Text shown >>

- - - -

If there is a business strategy for spaces, this is generally viewed as a form of organizational support that fosters collaboration (Wineman et al., 2014). For example, open workspaces allow team members to work side-by-side and cross paths at random, which improves information exchange and knowledge sharing and helps get the whole team on the same page (Wineman et al., 2014; De Paoli and Ropo, 2017). On the other hand, spaces with no particular function and secluded spaces that can accommodate one or two people are useful for letting the mind wander or to work intensely without distraction, these spaces designed for introspection or concentration allow team members to percolate original ideas (Coradi et al., 2015), while “doodle” space allows team to exchange and brainstorm (Lee, 2016).
2.3 Sociotechnical spaces: project commitment and IT environment
The second dimension of the spaces supports the social and organizational interaction; it spreads the messages on the organizational culture and the practices and behaviors considered important. Several impacts, all related to innovation, can be felt in terms of culture, individual control, flexibility, collaboration, knowledge sharing and commitment to the organization (Rothe et al., 2012; Bosch-Sijtsema and Tjell, 2017).
Project commitment fosters individual acceptance of and strong belief in the goals of a team, a willingness to engage and the desire to maintain membership (Hoegl et al., 2004; Ehrhardt et al., 2014). It is also a measure of the strength of the employee’s affiliation with shared goals and values (Ehrhardt et al., 2014; Mowday et al., 1982). Good workspace management can encourage a sense of belonging, promote emotional and organizational commitment and prompt professional and social interactions (Jaitli and Hua, 2013). These are the desired outcomes that act to foster team cohesion and productivity (Haynes, 2008; Brunia et al., 2016; Jaitli and Hua, 2013). The organizational and project commitment can be influential in shaping performance outcomes for teams (Ehrhardt et al., 2014). For example, a team member’s motivation to find and use knowledge placed at the team’s disposal, but often unused, can increase a team’s creativity (Khedhaouria et al., 2017; Gray and Meister, 2004).
Many studies have attempted to discover the impact of using IT for NDP, but often with inconsistent results (Barczak et al., 2007). Searching for specific influence, Barczak et al. (2007) found that IT for NPD and the IT infrastructure (defined as the combination of reliable services that are shared throughout the firm and coordinated, usually centrally (Weill et al., 2002)) are particularly useful for collecting information and sharing it, which leads to greater market success. It seems that organizations are becoming increasingly reliant on IT, including social media, to enhance communication between team members (Delerue and Sicotte, 2017) and to support innovation for the best-performing firms (Marion et al., 2016). IT environment is sometimes assimilated to virtual community of practice (through team collaboration software or platform like Slack or Confluence) that helps manage knowledge and individual attention (Anders, 2016). Workplace connectivity and intelligence are key in an emerging technological environment where visual and auditory sensors keep track of individual practices and replicate teamwork sessions (Oksanen and Ståhle, 2013). On the contrary, IT inadequacy to become more mobile (with laptops, Wi-Fi and robust client-server architecture), adapted to teams and accessible from all spaces while ensuring the required level of security greatly, reduces the flexibility necessary for successful work in open spaces (Manca et al., 2018).
All the factors of physical space and sociotechnical space are known to show influence, even if not always positive or measurable. Moreover, some studies have shown the importance of considering the interaction between these factors to obtain a more accurate portrait (Maher and von Hippel, 2005; Kämpf-Dern and Konkol, 2017; Bosch-Sijtsema and Tjell, 2017). For this purpose, Figure 1 shows the different elements that are studied.

- - - -

Source excerpt >>
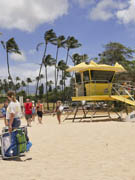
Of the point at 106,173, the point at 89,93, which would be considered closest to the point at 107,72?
the point at 89,93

- - - -

Given request 1 >> From the workspace text, reproduce word for word the part that begins with the words containing "All the factors" and ends with "that are studied.".
Given request 2 >> Which two team collaboration tools does the workspace text name as examples?

Reply 1 >>
All the factors of physical space and sociotechnical space are known to show influence, even if not always positive or measurable. Moreover, some studies have shown the importance of considering the interaction between these factors to obtain a more accurate portrait (Maher and von Hippel, 2005; Kämpf-Dern and Konkol, 2017; Bosch-Sijtsema and Tjell, 2017). For this purpose, Figure 1 shows the different elements that are studied.

Reply 2 >> Slack and Confluence.